Aan de orde is de voortzetting van de behandeling van:

het verslag van een algemeen overleg met de minister van Economische Zaken over Bagatelregeling mededingingswet/Jaarverslag NMa (31200 XIII,24036, nr. 58)

, en van:

- de motie-Gesthuizen over het verbeteren van de onderhandelingspositie van zelfstandige apothekers (31200 XIII, nr. 61);

- de motie-Aptroot/Vos over het bevorderen van een gezonde concurrentie (31200 XIII, nr. 62);

- de motie-Aptroot over het stellen van eisen aan de jaarverslagen van de auteursrechtenorganisaties (31200 XIII, nr. 64).

(Zie vergadering van 19 juni 2008.)

De beraadslaging wordt heropend.

De voorzitter:

De heer Aptroot dient opnieuw een motie in die al een keer was ingediend.

De heer Aptroot (VVD):

Voorzitter. Ik hoor de minister zeggen: nee toch? Maar de minister zei dat zij een en ander al had toegezegd. In de brief die zij daarna stuurde, schreef zij: ik had het niet toegezegd, dus daarom kan ik niet anders. Dat was een vergissing; welnu, dat kan gebeuren.

Ik dien de volgende motie in.

De Kamer,

gehoord de beraadslaging,

constaterende dat de Nederlandse Mededingingsautoriteit meedeelt dat na kritische analyse niet te beoordelen is of de tarieven van de auteursrechtenorganisaties reëel zijn;

verzoekt de regering:

  • - een diepgaand en onafhankelijk onderzoek te laten uitvoeren naar de financiën van de auteursrechtenorganisaties, in ieder geval omvattend het kostenniveau, waaronder de salarissen en andere vergoedingen aan bestuurders, de uitbetalingen aan rechthebbenden en de heffingen;

  • - daarbij te kijken naar de noodzakelijkheid, doelmatigheid en efficiency;

  • - de Kamer daarover te informeren voor 1 november 2008,

en gaat over tot de orde van de dag.

De voorzitter:

Deze motie is voorgesteld door de leden Aptroot en Teeven. Naar mij blijkt, wordt de indiening ervan voldoende ondersteund.

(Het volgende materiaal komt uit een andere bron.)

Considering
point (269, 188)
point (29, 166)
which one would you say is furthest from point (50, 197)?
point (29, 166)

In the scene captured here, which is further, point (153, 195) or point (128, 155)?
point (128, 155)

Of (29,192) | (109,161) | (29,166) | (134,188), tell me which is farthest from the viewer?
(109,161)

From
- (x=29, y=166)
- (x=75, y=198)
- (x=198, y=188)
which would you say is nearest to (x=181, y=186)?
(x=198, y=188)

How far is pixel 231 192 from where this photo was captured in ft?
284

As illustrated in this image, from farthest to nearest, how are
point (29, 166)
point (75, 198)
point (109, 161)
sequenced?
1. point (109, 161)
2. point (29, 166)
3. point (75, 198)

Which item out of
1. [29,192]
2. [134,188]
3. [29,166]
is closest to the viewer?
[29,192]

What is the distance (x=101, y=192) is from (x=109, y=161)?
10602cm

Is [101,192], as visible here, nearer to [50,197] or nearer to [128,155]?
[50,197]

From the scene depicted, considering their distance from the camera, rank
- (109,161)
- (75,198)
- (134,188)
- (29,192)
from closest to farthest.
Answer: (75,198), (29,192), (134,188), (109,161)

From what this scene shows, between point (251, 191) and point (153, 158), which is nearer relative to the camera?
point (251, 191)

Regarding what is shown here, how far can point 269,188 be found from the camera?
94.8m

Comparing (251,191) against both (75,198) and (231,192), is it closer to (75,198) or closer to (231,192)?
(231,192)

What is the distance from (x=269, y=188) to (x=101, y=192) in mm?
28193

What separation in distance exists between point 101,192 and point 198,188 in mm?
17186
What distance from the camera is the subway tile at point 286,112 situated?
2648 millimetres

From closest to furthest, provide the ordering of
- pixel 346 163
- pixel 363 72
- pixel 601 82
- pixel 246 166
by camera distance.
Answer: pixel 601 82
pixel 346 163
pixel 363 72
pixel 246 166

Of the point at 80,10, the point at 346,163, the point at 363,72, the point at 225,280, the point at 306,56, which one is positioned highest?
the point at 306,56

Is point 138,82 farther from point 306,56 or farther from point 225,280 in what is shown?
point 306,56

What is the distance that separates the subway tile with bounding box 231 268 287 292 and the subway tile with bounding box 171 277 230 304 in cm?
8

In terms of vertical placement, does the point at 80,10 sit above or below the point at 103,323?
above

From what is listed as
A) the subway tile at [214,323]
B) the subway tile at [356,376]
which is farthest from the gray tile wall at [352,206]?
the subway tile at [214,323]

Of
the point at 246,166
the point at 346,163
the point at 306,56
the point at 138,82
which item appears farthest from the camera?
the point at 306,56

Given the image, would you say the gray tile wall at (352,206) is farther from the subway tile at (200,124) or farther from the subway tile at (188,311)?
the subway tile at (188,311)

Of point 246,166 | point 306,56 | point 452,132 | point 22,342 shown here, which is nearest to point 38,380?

Zij krijgt nr. 71(31200 XIII).

Minister Van der Hoeven:

Voorzitter. Laat ik beginnen met te citeren uit het werk van de Kamer, dat wil zeggen uit het verslag van het algemeen overleg van 14 mei 2008: "De minister laat een extern onafhankelijk onderzoek uitvoeren naar de wisselwerking tussen het mededingingsrecht en de auteursrechten, inclusief de tariefstijgingen. Dit geldt dus niet voor de interne bedrijfsvoering." Dat heb ik toen zo gezegd. Het staat in het verslag van de Kamer en daaraan heb ik mij gehouden. Ik heb verder aangegeven dat het College van Toezicht collectieve beheersorganisaties Auteursrechten en naburige rechten de bevoegdheid krijgt om tariefstijgingen preventief te toetsen. Ik heb gezegd wat voor extern onderzoek ik zal laten doen.

Daarna heb ik een brief gestuurd aan de Kamer waarin ik heb uitgelegd waarom ik het niet wenselijk vind om daar de financiële positie van die CBO's in te betrekken. Die financiële positie is geregeld in de Wet toezicht collectieve beheersorganisaties auteurs- en naburige rechten. Dat wetsvoorstel ligt voor om te wijzigen. Met die wijzigingen wordt het toezicht versterkt: de bezoldiging van bestuurders, de tarieven, de tariefgrondslagen en de statuten worden openbaar gemaakt. Er worden ook nadere eisen gesteld aan het jaarverslag en de jaarrekening. Dat is in een brief van 19 maart 2008 aan de Kamer gemeld. Dat wetsvoorstel gaat deze zomer in procedure. Het strekt ook tot uitvoering van onder andere door de heer Aptroot ingediende moties over de aanscherping van het toezicht. Als de heer Aptroot niet tevreden is met de maatregelen die in dat wetsvoorstel worden voorgesteld, denk ik dat de behandeling van het wetsvoorstel het juiste moment is om dit aan de orde te stellen.

Het CvTA doet onderzoek naar de verdeling van gelden en fondsvorming bij de vijf wettelijke CBO's die nu onder het toezicht vallen. Daarover is de Kamer geïnformeerd op 28 maart 2007 en via de beleidsbrief auteursrecht van 20 december 2007. De uitkomsten van dat onderzoek worden binnenkort verwacht. Het verzoek in deze motie voegt daar niets aan toe. Daarom ontraad ik het aanvaarden van deze motie.

De heer Aptroot (VVD):

De koppeling ligt iets anders. Kan de minister zich indenken dat gezien het feit dat de werkgroep van de vaste commissie voor Justitie onderzoek doet naar auteursrechten, deze informatie over de huidige situatie, ook financieel, toegevoegde waarde heeft voor de Kamer en dat zij er om die reden om vraagt?

Minister Van der Hoeven:

Ik ben niet van plan om het te gaan doen en ik heb gezegd waarom, namelijk omdat de zaken die worden gevraagd al worden gedaan.

De beraadslaging wordt gesloten.

De vergadering wordt enkele ogenblikken geschorst.